This contrived and at the same time lazy interpretation speaks of a deeply patronising and arrogant attitude to the past. 

One doesn’t need a degree in art history to figure out that such an allegorical relation would make no sense either. If the unicorn was representative of Christ and the hunt of his Passion, why does the unicorn fight back? If the untouched maiden in whose lap the unicorn reposes is the Virgin Mary, mother of Christ, why does she help the hunters trap and kill the unicorn? The tapestry that supposedly shows the unicorn resurrected and at peace in its captivity does not even appear to belong to the same narrative as the other tapestries. And why would a resurrected Christ-figure be shown in supposed captivity?  

This contrived and at the same time lazy interpretation speaks of a deeply patronising and arrogant attitude to the past. ‘Ah, well, back then they were all religious fanatics that believed in silly things like Jesus and unicorns.’ The implication being that in our modern, enlightened state we couldn’t possibly be accused of believing in silly simplistic mythical accounts of the world… Yeah. Not only is this of course false, it also distract from the very real things we could learn from the past.  

The film in the end wants to have it both ways. It wants to ridicule medieval people (based on lazy stereotypes) as well as perpetuating some of the most backward attitudes woven into the tapestries. So, what is the real true meaning of the tapestries and of unicorns? I don’t know. I can’t offer ‘real true’ interpretations (because they don’t exist). What I can offer is a careful and close engagement.  

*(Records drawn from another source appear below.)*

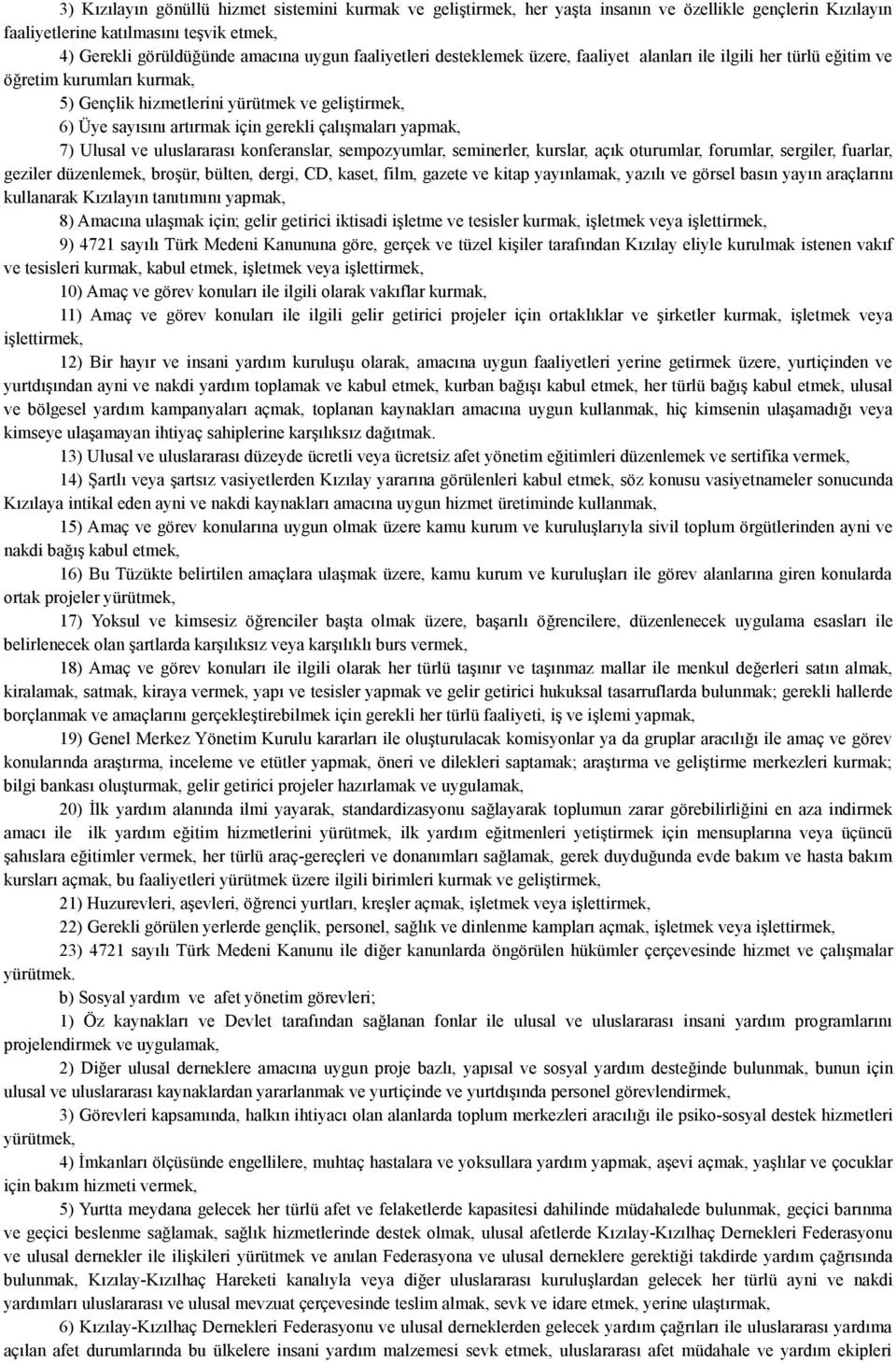 3) Kızılayın gönüllü hizmet sistemini kurmak ve geliştirmek, her yaşta insanın ve özellikle gençlerin Kızılayın faaliyetlerine katılmasını teşvik etmek,

4) Gerekli görüldüğünde amacına uygun faaliyetleri desteklemek üzere, faaliyet alanları ile ilgili her türlü eğitim ve öğretim kurumları kurmak,

5) Gençlik hizmetlerini yürütmek ve geliştirmek,

6) Üye sayısını artırmak için gerekli çalışmaları yapmak,

7) Ulusal ve uluslararası konferanslar, sempozyumlar, seminerler, kurslar, açık oturumlar, forumlar, sergiler, fuarlar, geziler düzenlemek, broşür, bülten, dergi, CD, kaset, film, gazete ve kitap yayınlamak, yazılı ve görsel basın yayın araçlarını kullanarak Kızılayın tanıtımını yapmak,

8) Amacına ulaşmak için; gelir getirici iktisadi işletme ve tesisler kurmak, işletmek veya işlettirmek,

9) 4721 sayılı Türk Medeni Kanununa göre, gerçek ve tüzel kişiler tarafından Kızılay eliyle kurulmak istenen vakıf ve tesisleri kurmak, kabul etmek, işletmek veya işlettirmek,

10) Amaç ve görev konuları ile ilgili olarak vakıflar kurmak,

11) Amaç ve görev konuları ile ilgili gelir getirici projeler için ortaklıklar ve şirketler kurmak, işletmek veya işlettirmek,

12) Bir hayır ve insani yardım kuruluşu olarak, amacına uygun faaliyetleri yerine getirmek üzere, yurtiçinden ve yurtdışından ayni ve nakdi yardım toplamak ve kabul etmek, kurban bağışı kabul etmek, her türlü bağış kabul etmek, ulusal ve bölgesel yardım kampanyaları açmak, toplanan kaynakları amacına uygun kullanmak, hiç kimsenin ulaşamadığı veya kimseye ulaşamayan ihtiyaç sahiplerine karşılıksız dağıtmak.

13) Ulusal ve uluslararası düzeyde ücretli veya ücretsiz afet yönetim eğitimleri düzenlemek ve sertifika vermek,

14) Şartlı veya şartsız vasiyetlerden Kızılay yararına görülenleri kabul etmek, söz konusu vasiyetnameler sonucunda Kızılaya intikal eden ayni ve nakdi kaynakları amacına uygun hizmet üretiminde kullanmak,

15) Amaç ve görev konularına uygun olmak üzere kamu kurum ve kuruluşlarıyla sivil toplum örgütlerinden ayni ve nakdi bağış kabul etmek,

16) Bu Tüzükte belirtilen amaçlara ulaşmak üzere, kamu kurum ve kuruluşları ile görev alanlarına giren konularda ortak projeler yürütmek,

17) Yoksul ve kimsesiz öğrenciler başta olmak üzere, başarılı öğrencilere, düzenlenecek uygulama esasları ile belirlenecek olan şartlarda karşılıksız veya karşılıklı burs vermek,

18) Amaç ve görev konuları ile ilgili olarak her türlü taşınır ve taşınmaz mallar ile menkul değerleri satın almak, kiralamak, satmak, kiraya vermek, yapı ve tesisler yapmak ve gelir getirici hukuksal tasarruflarda bulunmak; gerekli hallerde borçlanmak ve amaçlarını gerçekleştirebilmek için gerekli her türlü faaliyeti, iş ve işlemi yapmak,

19) Genel Merkez Yönetim Kurulu kararları ile oluşturulacak komisyonlar ya da gruplar aracılığı ile amaç ve görev konularında araştırma, inceleme ve etütler yapmak, öneri ve dilekleri saptamak; araştırma ve geliştirme merkezleri kurmak; bilgi bankası oluşturmak, gelir getirici projeler hazırlamak ve uygulamak,

20) İlk yardım alanında ilmi yayarak, standardizasyonu sağlayarak toplumun zarar görebilirliğini en aza indirmek amacı ile ilk yardım eğitim hizmetlerini yürütmek, ilk yardım eğitmenleri yetiştirmek için mensuplarına veya üçüncü şahıslara eğitimler vermek, her türlü araç-gereçleri ve donanımları sağlamak, gerek duyduğunda evde bakım ve hasta bakım kursları açmak, bu faaliyetleri yürütmek üzere ilgili birimleri kurmak ve geliştirmek,

21) Huzurevleri, aşevleri, öğrenci yurtları, kreşler açmak, işletmek veya işlettirmek,

22) Gerekli görülen yerlerde gençlik, personel, sağlık ve dinlenme kampları açmak, işletmek veya işlettirmek,

23) 4721 sayılı Türk Medeni Kanunu ile diğer kanunlarda öngörülen hükümler çerçevesinde hizmet ve çalışmalar yürütmek.

b) Sosyal yardım ve afet yönetim görevleri;

1) Öz kaynakları ve Devlet tarafından sağlanan fonlar ile ulusal ve uluslararası insani yardım programlarını projelendirmek ve uygulamak,

2) Diğer ulusal derneklere amacına uygun proje bazlı, yapısal ve sosyal yardım desteğinde bulunmak, bunun için ulusal ve uluslararası kaynaklardan yararlanmak ve yurtiçinde ve yurtdışında personel görevlendirmek,

3) Görevleri kapsamında, halkın ihtiyacı olan alanlarda toplum merkezleri aracılığı ile psiko-sosyal destek hizmetleri yürütmek,

4) İmkanları ölçüsünde engellilere, muhtaç hastalara ve yoksullara yardım yapmak, aşevi açmak, yaşlılar ve çocuklar için bakım hizmeti vermek,

5) Yurtta meydana gelecek her türlü afet ve felaketlerde kapasitesi dahilinde müdahalede bulunmak, geçici barınma ve geçici beslenme sağlamak, sağlık hizmetlerinde destek olmak, ulusal afetlerde Kızılay-Kızılhaç Dernekleri Federasyonu ve ulusal dernekler ile ilişkileri yürütmek ve anılan Federasyona ve ulusal derneklere gerektiği takdirde yardım çağrısında bulunmak, Kızılay-Kızılhaç Hareketi kanalıyla veya diğer uluslararası kuruluşlardan gelecek her türlü ayni ve nakdi yardımları uluslararası ve ulusal mevzuat çerçevesinde teslim almak, sevk ve idare etmek, yerine ulaştırmak,

6) Kızılay-Kızılhaç Dernekleri Federasyonu ve ulusal derneklerden gelecek yardım çağrıları ile uluslararası yardıma açılan afet durumlarında bu ülkelere insani yardım malzemesi sevk etmek, uluslararası afet müdahale ve yardım ekipleri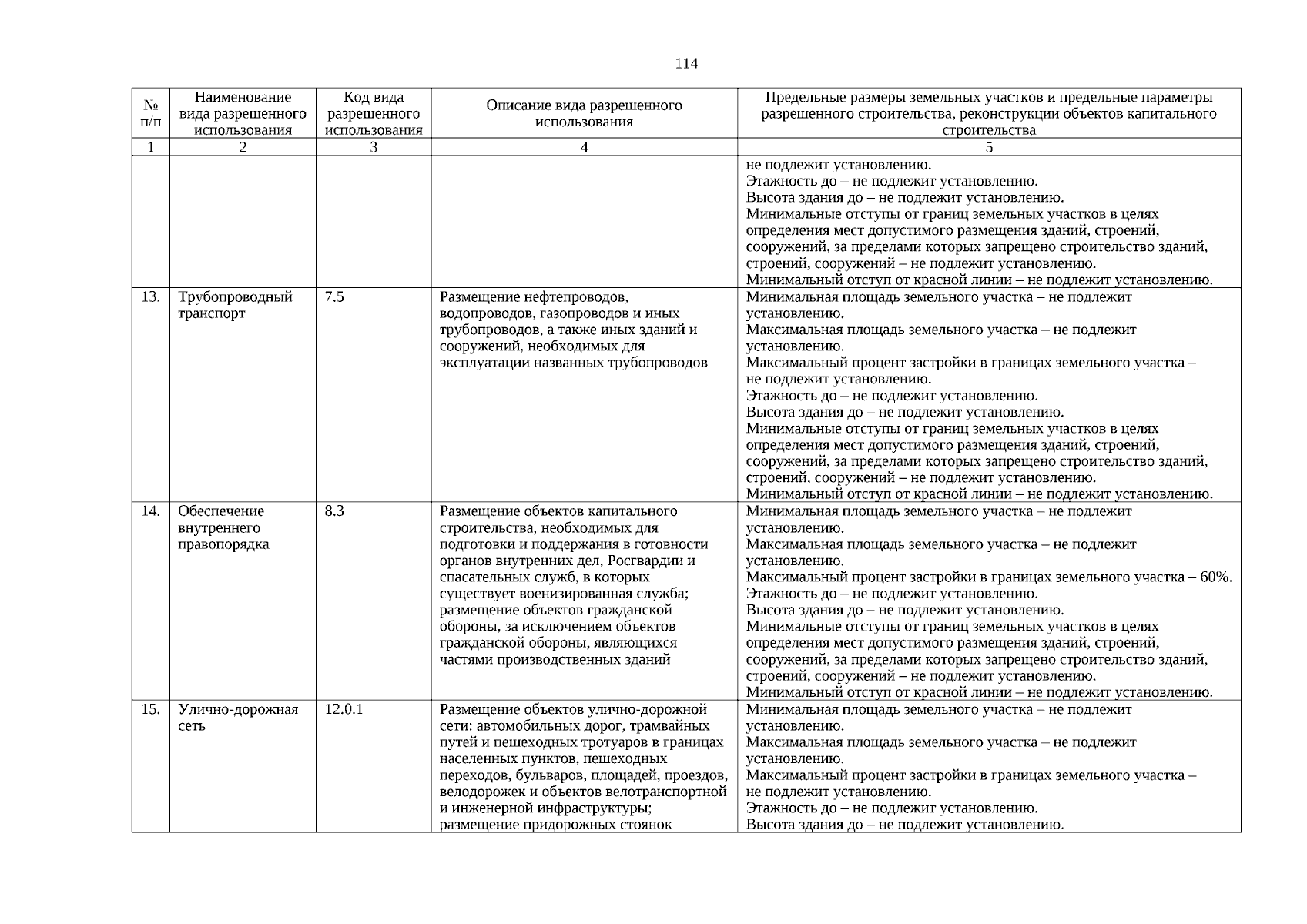 114

| № п/п | Наименование вида разрешенного использования | Код вида разрешенного использования | Описание вида разрешенного использования | Предельные размеры земельных участков и предельные параметры разрешенного строительства, реконструкции объектов капитального строительства |
|---|---|---|---|---|
| 1 | 2 | 3 | 4 | 5 |
| | | | | не подлежит установлению. Этажность до – не подлежит установлению. Высота здания до – не подлежит установлению. Минимальные отступы от границ земельных участков в целях определения мест допустимого размещения зданий, строений, сооружений, за пределами которых запрещено строительство зданий, строений, сооружений – не подлежит установлению. Минимальный отступ от красной линии – не подлежит установлению. |
| 13. | Трубопроводный транспорт | 7.5 | Размещение нефтепроводов, водопроводов, газопроводов и иных трубопроводов, а также иных зданий и сооружений, необходимых для эксплуатации названных трубопроводов | Минимальная площадь земельного участка – не подлежит установлению. Максимальная площадь земельного участка – не подлежит установлению. Максимальный процент застройки в границах земельного участка – не подлежит установлению. Этажность до – не подлежит установлению. Высота здания до – не подлежит установлению. Минимальные отступы от границ земельных участков в целях определения мест допустимого размещения зданий, строений, сооружений, за пределами которых запрещено строительство зданий, строений, сооружений – не подлежит установлению. Минимальный отступ от красной линии – не подлежит установлению. |
| 14. | Обеспечение внутреннего правопорядка | 8.3 | Размещение объектов капитального строительства, необходимых для подготовки и поддержания в готовности органов внутренних дел, Росгвардии и спасательных служб, в которых существует военизированная служба; размещение объектов гражданской обороны, за исключением объектов гражданской обороны, являющихся частями производственных зданий | Минимальная площадь земельного участка – не подлежит установлению. Максимальная площадь земельного участка – не подлежит установлению. Максимальный процент застройки в границах земельного участка – 60%. Этажность до – не подлежит установлению. Высота здания до – не подлежит установлению. Минимальные отступы от границ земельных участков в целях определения мест допустимого размещения зданий, строений, сооружений, за пределами которых запрещено строительство зданий, строений, сооружений – не подлежит установлению. Минимальный отступ от красной линии – не подлежит установлению. |
| 15. | Улично-дорожная сеть | 12.0.1 | Размещение объектов улично-дорожной сети: автомобильных дорог, трамвайных путей и пешеходных тротуаров в границах населенных пунктов, пешеходных переходов, бульваров, площадей, проездов, велодорожек и объектов велотранспортной и инженерной инфраструктуры; размещение придорожных стоянок | Минимальная площадь земельного участка – не подлежит установлению. Максимальная площадь земельного участка – не подлежит установлению. Максимальный процент застройки в границах земельного участка – не подлежит установлению. Этажность до – не подлежит установлению. Высота здания до – не подлежит установлению. |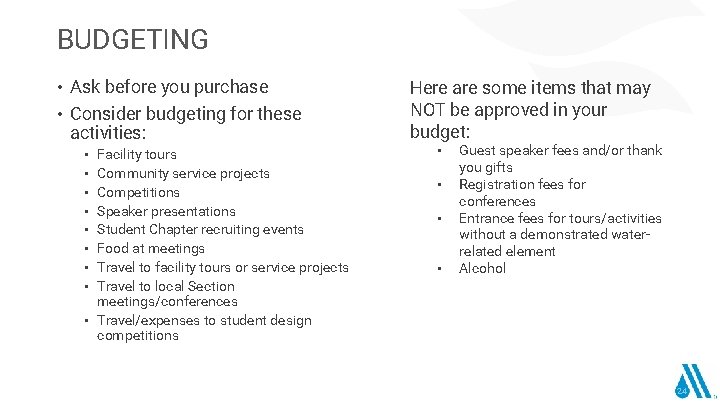 BUDGETING

• Ask before you purchase
• Consider budgeting for these activities:
  ▪ Facility tours
  ▪ Community service projects
  ▪ Competitions
  ▪ Speaker presentations
  ▪ Student Chapter recruiting events
  ▪ Food at meetings
  ▪ Travel to facility tours or service projects
  ▪ Travel to local Section meetings/conferences
  ▪ Travel/expenses to student design competitions

Here are some items that may NOT be approved in your budget:
  ▪ Guest speaker fees and/or thank you gifts
  ▪ Registration fees for conferences
  ▪ Entrance fees for tours/activities without a demonstrated water-related element
  ▪ Alcohol

24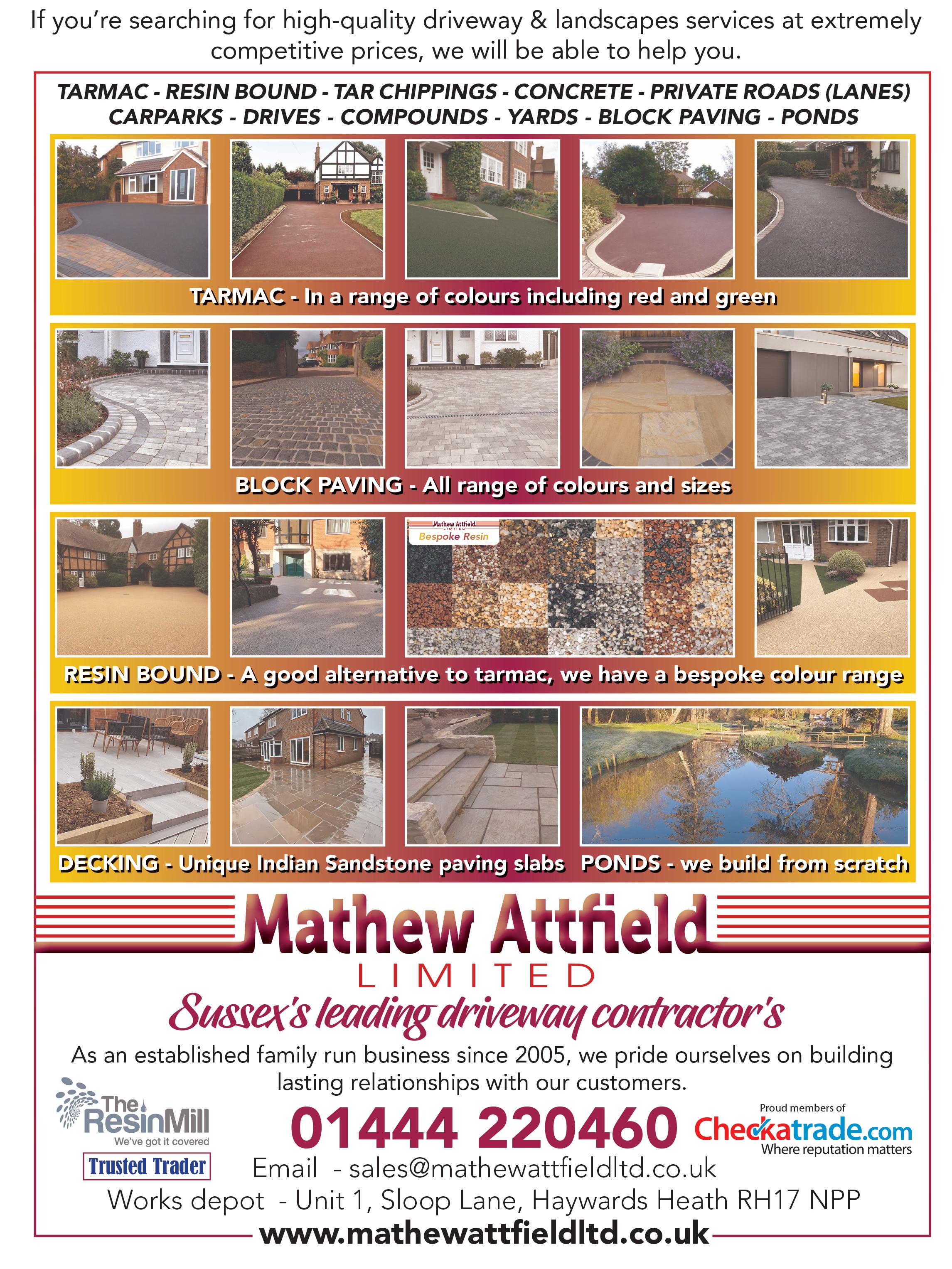 If you're searching for high-quality driveway & landscapes services at extremely competitive prices, we will be able to help you.

TARMAC - RESIN BOUND - TAR CHIPPINGS - CONCRETE - PRIVATE ROADS (LANES)
CARPARKS - DRIVES - COMPOUNDS - YARDS - BLOCK PAVING - PONDS

TARMAC - In a range of colours including red and green

BLOCK PAVING - All range of colours and sizes

Mathew Attfield
LIMITED
Bespoke Resin

RESIN BOUND - A good alternative to tarmac, we have a bespoke colour range

DECKING - Unique Indian Sandstone paving slabs PONDS - we build from scratch

Mathew Attfield
LIMITED

Sussex's leading driveway contractor's

As an established family run business since 2005, we pride ourselves on building lasting relationships with our customers.

The ResinMill
We've got it covered

Trusted Trader

01444 220460

Proud members of
Checkatrade.com
Where reputation matters

Email - sales@mathewattfieldltd.co.uk
Works depot - Unit 1, Sloop Lane, Haywards Heath RH17 NPP
www.mathewattfieldltd.co.uk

What strikes me about the myth of the unicorn is what the unicorn does stand for. Over the centuries the unicorn has been used as a symbol for purity, innocence, humility, and sometimes fertility. In medieval poetry the (male) bard would often cast himself as the unicorn, beguiled by his beautiful lady, desiring nothing more than to rest his head in her lap. Little of this particular metaphor has survived into the modern pop-culture. What seems to have survived is the strong connection with young virgins. This particular trope features heavily in the film too though the film makers attempt to gloss over the sexual implications of ‘virgin’ by speaking only of ‘maidens’ (which still means the same thing but doesn’t have the same sexual baggage for modern ears).  

Now, that is indeed an interesting aspect worth unpacking. Why is it that unicorns are so attracted to young women who have not had sex? Why the obsession with virginity and the implied association that – for a woman! – having sex sullies something pure? What does it mean that both the hunters in the tapestries and the rich people in the film use a woman’s body and sexuality to trap the unicorn and commit their violence? Where’s the film that deals with those questions? Until they make that one maybe I’ll stick with My Little Pony, I’m told that has significantly less disembowelment.